◆ **Reading passage**:
--- --- ---

I mean "journey," literally. His trip this week from Finland to Pittsburgh in order to join the Penguins for their expanded playoff roster was a four-day ordeal with a couple of failed attempts along the way.

"It was Wednesday, everything was supposed to be alright," Larmi told me of his trip after finally arriving in Pittsburgh. "I wasn't even thinking that they wouldn't let me go, I just went to the airport. You can travel to the U.S. from Finland, there are a couple of different visas, residents and something like that. But my visa wasn't on the list, I'm just not allowed to come."

Larmi explained the reason for the delay in his own way in an Instagram post that day:

Stuck in Finland, Larmi called Penguins manager of team services Jason Seidling in what was the middle of the night in Pittsburgh.

"Everyone tried to work on it, and there wasn't anything they could do. It's been a long travel for (Seidling) as well," he laughed.

Larmi's next flight was booked for two days later, on Friday. Larmi isn't 100 percent sure what happened with the situation in those two days, but the NHL had to look into the issue, there was some emailing back-and-forth between the Penguins and Delta and U.S. Customs.

"It was the same story again," Larmi said. "The airline wasn't sure if they were able to let me go or not."

Larmi's third attempt at a flight was the following morning, so he stayed in a nearby hotel overnight, and he showed up the next morning prepared.

"I had tons of new papers, all the emails that the organization has with Delta, and it says on the email that I'm allowed to go," Larmi said. "I didn't even know what was going on anymore, I just hoped for the best. Then I finally made it."

Larmi had already had his share of ups and downs with air travel this season. He came to the United States early before training camp, and was training with Casey DeSmith and Tristan Jarry in New Hampshire. On the day they were supposed to fly back to Pittsburgh, Jarry drove himself and Larmi to the airport, with both parties assuming they were flying out of the same airport. They were not.

“That was Jarry’s fault,” Larmi laughed when telling me the story that training camp. “We got to the airport and looked at our flights, his was departing from Boston and mine was departing from Manchester. I took an Uber and made it.”

--- --- ---

◆ **Data section**:
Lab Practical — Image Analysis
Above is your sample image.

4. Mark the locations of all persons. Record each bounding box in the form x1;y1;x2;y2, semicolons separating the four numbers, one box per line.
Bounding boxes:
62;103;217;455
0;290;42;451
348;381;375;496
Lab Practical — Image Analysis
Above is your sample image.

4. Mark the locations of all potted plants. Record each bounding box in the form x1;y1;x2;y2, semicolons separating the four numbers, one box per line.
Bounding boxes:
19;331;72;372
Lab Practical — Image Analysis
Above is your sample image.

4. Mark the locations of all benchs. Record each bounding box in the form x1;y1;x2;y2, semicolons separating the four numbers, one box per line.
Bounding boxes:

--- --- ---

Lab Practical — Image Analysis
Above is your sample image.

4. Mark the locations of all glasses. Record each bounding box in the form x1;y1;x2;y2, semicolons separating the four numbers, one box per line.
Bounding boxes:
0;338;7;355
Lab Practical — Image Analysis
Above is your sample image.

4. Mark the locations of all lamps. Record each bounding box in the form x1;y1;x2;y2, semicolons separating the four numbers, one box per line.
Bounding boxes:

--- --- ---

◆ **Task**: Can you copy, word for word, the stretch from "Larmi explained the" through "night in Pittsburgh." in the passage above about Larmi's trip to Pittsburgh?

◆ **Solution for this exercise**:
Larmi explained the reason for the delay in his own way in an Instagram post that day:

Stuck in Finland, Larmi called Penguins manager of team services Jason Seidling in what was the middle of the night in Pittsburgh.